Notícia Cufa 




16/10/2018 - Arte e cultura

Nota de repúdio da Direção Nacional da Central Única das Favelas (CUFA) às manifestações racistas contra as participantes do concurso de beleza Top Cufa, em Brasília

Evento ocorreu no último sábado, dia 13 de outubro, no Shopping JK

A Central Única das Favelas (CUFA) repudia veementemente os ataques racistas destinados às modelos participantes da primeira seletiva do Top CUFA-DF, no Shopping JK, em Brasília, que ocorreu no último sábado, dia 13 de outubro. A organização do evento foi informada de atos de racismo realizados em um grupo de WhatsApp com ofensas direcionadas às nossas candidatas negras.

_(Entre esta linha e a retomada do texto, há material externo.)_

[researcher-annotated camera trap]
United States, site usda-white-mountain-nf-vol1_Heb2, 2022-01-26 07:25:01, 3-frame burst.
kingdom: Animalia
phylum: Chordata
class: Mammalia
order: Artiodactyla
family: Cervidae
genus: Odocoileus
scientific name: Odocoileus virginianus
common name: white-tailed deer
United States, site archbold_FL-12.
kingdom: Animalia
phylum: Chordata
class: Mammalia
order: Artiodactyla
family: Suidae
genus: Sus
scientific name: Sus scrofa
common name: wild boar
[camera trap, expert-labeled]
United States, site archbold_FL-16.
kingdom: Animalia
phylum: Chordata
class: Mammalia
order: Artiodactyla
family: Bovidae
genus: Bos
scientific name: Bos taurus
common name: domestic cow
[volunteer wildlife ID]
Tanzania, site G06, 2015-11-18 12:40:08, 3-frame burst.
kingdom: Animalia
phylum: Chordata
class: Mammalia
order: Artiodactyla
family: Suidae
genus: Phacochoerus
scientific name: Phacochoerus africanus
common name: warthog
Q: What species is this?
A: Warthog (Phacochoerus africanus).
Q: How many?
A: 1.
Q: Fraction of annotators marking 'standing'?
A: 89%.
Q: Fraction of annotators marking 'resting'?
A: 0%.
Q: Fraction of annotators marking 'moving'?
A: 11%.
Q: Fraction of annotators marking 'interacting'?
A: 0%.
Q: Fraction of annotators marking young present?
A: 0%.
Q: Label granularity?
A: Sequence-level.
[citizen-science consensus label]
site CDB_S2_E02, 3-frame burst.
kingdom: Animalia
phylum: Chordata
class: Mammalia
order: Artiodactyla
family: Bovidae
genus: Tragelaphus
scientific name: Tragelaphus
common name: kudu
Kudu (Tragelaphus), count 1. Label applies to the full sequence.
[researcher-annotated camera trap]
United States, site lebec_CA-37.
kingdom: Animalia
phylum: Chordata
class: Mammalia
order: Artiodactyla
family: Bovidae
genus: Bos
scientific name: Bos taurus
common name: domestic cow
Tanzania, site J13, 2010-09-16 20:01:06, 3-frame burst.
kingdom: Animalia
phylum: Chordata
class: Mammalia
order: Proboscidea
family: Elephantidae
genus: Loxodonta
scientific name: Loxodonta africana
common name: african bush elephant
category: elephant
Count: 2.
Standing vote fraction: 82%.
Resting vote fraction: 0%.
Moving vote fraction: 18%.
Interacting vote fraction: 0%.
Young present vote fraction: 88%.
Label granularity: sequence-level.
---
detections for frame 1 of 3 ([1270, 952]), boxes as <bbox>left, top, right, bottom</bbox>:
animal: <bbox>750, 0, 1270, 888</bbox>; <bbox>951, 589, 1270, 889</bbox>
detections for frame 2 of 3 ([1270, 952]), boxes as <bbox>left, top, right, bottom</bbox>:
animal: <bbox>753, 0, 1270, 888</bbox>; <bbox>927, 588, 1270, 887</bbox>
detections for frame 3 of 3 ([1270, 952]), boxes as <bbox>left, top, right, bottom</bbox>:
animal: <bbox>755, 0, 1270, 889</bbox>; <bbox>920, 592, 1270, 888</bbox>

Já encaminhamos o caso para as autoridades competentes, que esperamos que tomem as medidas necessárias. Mas queremos manifestar a nossa grande preocupação com a onda de casos parecidos com esse que vem se alastrando por todo o Brasil, e marcar a nossa posição de que, acima de qualquer coisa, não mediremos esforços para frear esta onda e combatê-la.

A CUFA busca, por meio desta iniciativa e de tantas outras, promover o empoderamento e o protagonismo do público negro e dos moradores de favelas e periferias, transformando a realidade dessas pessoas, a fim de mostrar para o Brasil e o mundo que a favela é um território de potência em diversos segmentos.

Participaram do evento, no Shopping JK, 180 garotas, de 16 a 25 anos, todas moradoras de favelas. Nos solidarizamos com as vítimas destes atos perversos, e queremos ressaltar que não permitiremos que sejam praticados sem a devida punição dos responsáveis.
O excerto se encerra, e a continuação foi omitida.